The business logic for third-party red-teaming is the same as it has always been in security. An organization auditing its own attack surface faces a conflict of incentive. When Anthropic or another lab trains a model to refuse harmful outputs, the same safety training that produces refusals also suppresses the model’s willingness to actively attack other models. Gray Swan’s founders told Latent Space that frontier models make poor automated red teamers precisely because their safety training gets in the way. A specialized red-teaming model, trained on large volumes of adversarial data from skilled human attackers, has no such inhibition. Gray Swan’s system, called Shade, now outperforms human red teamers within fixed time windows on specific task sets, according to Fredrikson. That claim is qualified, not absolute, but the direction is notable.

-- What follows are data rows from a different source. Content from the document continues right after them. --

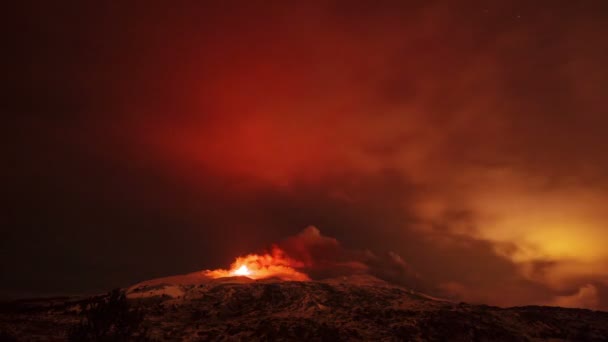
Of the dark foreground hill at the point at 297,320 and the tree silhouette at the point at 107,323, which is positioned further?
the dark foreground hill at the point at 297,320

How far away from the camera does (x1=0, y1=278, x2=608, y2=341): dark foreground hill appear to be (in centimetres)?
11519

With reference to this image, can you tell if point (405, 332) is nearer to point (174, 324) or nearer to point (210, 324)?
point (210, 324)

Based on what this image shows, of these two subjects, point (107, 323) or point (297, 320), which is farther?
point (297, 320)

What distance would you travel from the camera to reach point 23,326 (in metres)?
101

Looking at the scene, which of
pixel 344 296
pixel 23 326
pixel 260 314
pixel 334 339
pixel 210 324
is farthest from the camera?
pixel 344 296

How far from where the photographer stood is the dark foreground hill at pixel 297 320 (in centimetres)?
11519

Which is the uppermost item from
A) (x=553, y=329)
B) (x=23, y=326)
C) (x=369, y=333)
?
(x=553, y=329)

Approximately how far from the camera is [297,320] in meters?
134

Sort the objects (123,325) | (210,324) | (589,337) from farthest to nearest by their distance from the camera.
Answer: (210,324)
(589,337)
(123,325)

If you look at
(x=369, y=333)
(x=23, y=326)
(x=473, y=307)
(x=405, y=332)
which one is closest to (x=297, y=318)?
(x=369, y=333)

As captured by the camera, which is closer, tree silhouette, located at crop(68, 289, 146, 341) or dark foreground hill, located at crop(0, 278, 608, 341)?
tree silhouette, located at crop(68, 289, 146, 341)

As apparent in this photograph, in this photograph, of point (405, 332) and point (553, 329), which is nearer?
point (405, 332)

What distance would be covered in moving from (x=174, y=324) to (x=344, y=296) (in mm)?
86027

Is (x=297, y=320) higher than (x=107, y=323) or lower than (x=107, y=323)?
higher
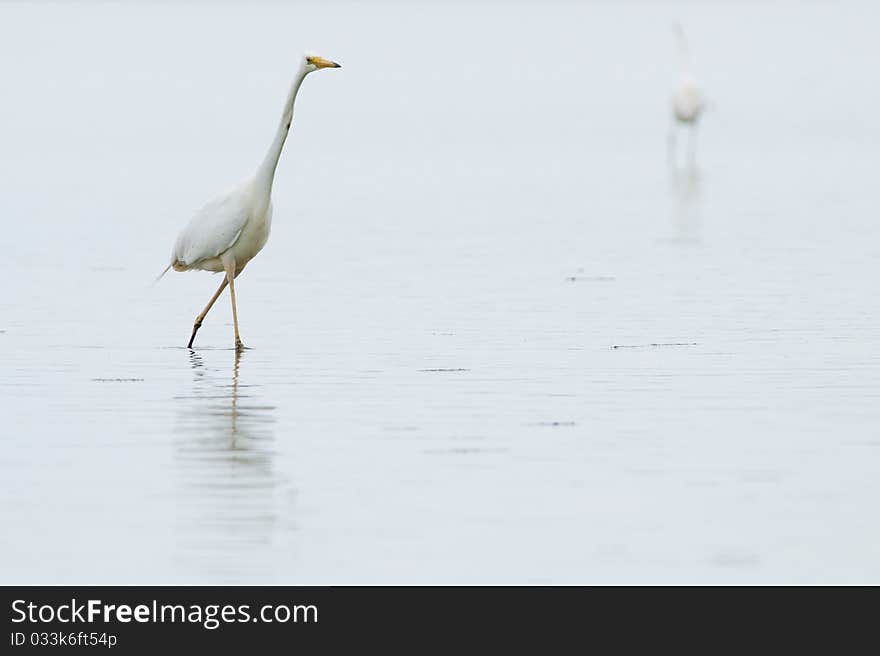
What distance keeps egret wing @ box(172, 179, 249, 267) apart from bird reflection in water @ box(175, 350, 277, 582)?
74.9 inches

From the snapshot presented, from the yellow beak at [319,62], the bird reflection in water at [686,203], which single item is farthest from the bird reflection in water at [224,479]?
the bird reflection in water at [686,203]

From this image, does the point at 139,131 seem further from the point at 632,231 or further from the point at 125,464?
the point at 125,464

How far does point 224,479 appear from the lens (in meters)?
10.4

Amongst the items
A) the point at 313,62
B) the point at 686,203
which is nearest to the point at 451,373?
the point at 313,62

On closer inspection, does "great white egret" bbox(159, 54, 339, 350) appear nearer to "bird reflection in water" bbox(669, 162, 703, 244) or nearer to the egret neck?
the egret neck

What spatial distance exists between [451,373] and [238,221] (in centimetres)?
256

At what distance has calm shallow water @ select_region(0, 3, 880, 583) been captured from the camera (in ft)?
30.1

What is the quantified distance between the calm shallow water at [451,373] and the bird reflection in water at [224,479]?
0.08 ft

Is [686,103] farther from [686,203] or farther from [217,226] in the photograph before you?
[217,226]

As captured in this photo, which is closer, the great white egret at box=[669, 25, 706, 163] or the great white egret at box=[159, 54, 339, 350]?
the great white egret at box=[159, 54, 339, 350]

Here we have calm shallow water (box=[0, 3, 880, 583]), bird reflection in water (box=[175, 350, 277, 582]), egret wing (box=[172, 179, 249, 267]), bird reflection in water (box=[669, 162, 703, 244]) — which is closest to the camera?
bird reflection in water (box=[175, 350, 277, 582])

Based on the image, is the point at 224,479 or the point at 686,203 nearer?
the point at 224,479

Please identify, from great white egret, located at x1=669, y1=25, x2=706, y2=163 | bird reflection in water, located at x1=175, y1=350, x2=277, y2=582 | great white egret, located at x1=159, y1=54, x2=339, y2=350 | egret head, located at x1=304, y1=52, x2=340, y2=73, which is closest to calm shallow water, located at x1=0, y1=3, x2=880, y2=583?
bird reflection in water, located at x1=175, y1=350, x2=277, y2=582

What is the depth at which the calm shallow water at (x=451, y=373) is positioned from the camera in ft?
30.1
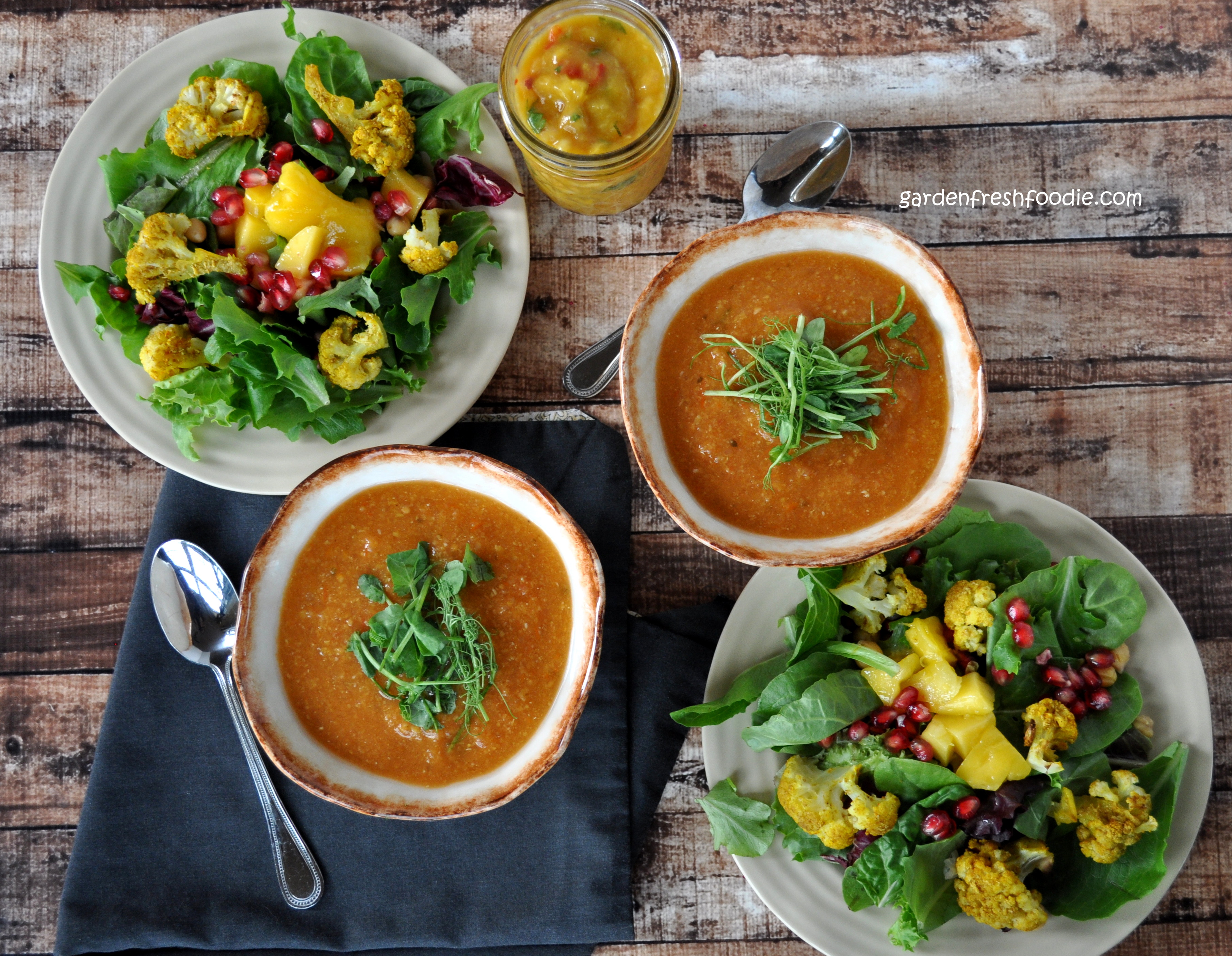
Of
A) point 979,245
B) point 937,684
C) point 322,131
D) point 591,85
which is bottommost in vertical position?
point 937,684

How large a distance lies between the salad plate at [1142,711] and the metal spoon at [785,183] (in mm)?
687

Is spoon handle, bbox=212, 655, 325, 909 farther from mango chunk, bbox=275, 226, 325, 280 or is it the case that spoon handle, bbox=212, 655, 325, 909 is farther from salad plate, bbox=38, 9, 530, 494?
mango chunk, bbox=275, 226, 325, 280

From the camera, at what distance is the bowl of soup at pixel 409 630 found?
1.99 meters

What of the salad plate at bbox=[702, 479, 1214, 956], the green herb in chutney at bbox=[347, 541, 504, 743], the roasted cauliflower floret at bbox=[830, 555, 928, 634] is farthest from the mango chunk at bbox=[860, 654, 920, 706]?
the green herb in chutney at bbox=[347, 541, 504, 743]

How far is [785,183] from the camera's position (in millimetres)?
2250

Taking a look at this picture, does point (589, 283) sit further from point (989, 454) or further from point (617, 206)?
point (989, 454)

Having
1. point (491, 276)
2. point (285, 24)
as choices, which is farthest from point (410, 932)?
point (285, 24)

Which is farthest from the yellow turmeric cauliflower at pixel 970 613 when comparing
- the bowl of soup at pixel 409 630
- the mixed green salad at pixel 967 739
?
the bowl of soup at pixel 409 630

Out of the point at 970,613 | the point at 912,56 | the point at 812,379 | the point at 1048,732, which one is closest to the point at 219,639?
the point at 812,379

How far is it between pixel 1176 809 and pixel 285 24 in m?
2.79

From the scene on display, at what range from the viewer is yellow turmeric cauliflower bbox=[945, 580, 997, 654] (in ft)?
6.36

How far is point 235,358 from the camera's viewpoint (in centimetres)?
204

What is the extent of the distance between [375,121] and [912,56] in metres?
1.43

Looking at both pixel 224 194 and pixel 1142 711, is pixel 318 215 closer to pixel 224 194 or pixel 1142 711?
pixel 224 194
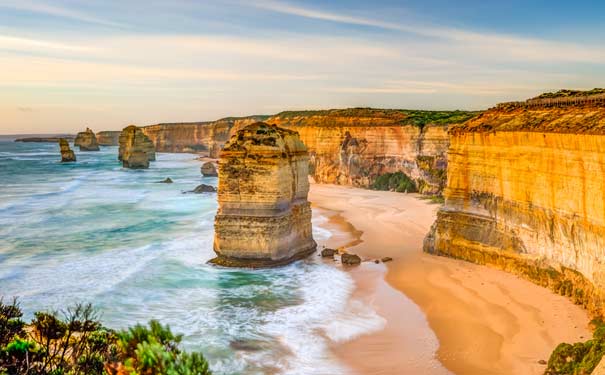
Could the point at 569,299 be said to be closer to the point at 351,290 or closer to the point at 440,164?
the point at 351,290

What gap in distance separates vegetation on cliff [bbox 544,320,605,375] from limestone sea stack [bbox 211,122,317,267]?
12.4 metres

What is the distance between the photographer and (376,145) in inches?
2127

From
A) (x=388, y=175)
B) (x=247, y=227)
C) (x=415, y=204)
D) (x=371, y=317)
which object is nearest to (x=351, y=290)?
(x=371, y=317)

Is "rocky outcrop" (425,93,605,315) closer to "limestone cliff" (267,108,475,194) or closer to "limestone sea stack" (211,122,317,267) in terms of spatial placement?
"limestone sea stack" (211,122,317,267)

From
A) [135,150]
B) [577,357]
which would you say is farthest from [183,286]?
[135,150]

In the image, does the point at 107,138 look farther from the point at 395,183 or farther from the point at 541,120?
the point at 541,120

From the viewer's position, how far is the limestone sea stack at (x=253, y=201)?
2270 cm

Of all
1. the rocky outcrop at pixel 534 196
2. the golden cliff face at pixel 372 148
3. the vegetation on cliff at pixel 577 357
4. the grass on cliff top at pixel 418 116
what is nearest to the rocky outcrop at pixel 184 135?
the grass on cliff top at pixel 418 116

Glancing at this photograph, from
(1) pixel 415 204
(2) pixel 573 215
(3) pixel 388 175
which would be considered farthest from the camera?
(3) pixel 388 175

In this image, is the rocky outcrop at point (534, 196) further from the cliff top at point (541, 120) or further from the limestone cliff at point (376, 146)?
the limestone cliff at point (376, 146)

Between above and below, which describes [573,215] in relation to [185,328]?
above

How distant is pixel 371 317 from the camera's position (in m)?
17.5

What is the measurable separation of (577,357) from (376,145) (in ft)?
141

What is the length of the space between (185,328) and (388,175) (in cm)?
3765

The firm runs two parallel businesses from this position. One is the Gray Swan Arena, a community of roughly 15,000 participants who compete in prize challenges to find vulnerabilities in lab-sponsored models. The other is the automated red-teaming toolchain anchored by Shade. Together they produce the adversarial data that trains Gray Swan’s defensive product: Cygnal, a filter model that sits between a deployed agent and the outside world, checking both inbound content for injections and outbound tool calls for policy violations. The architecture is deliberate. You cannot build a robust guardrail product without a continuous adversarial signal to train against. Gray Swan controls both sides of that loop.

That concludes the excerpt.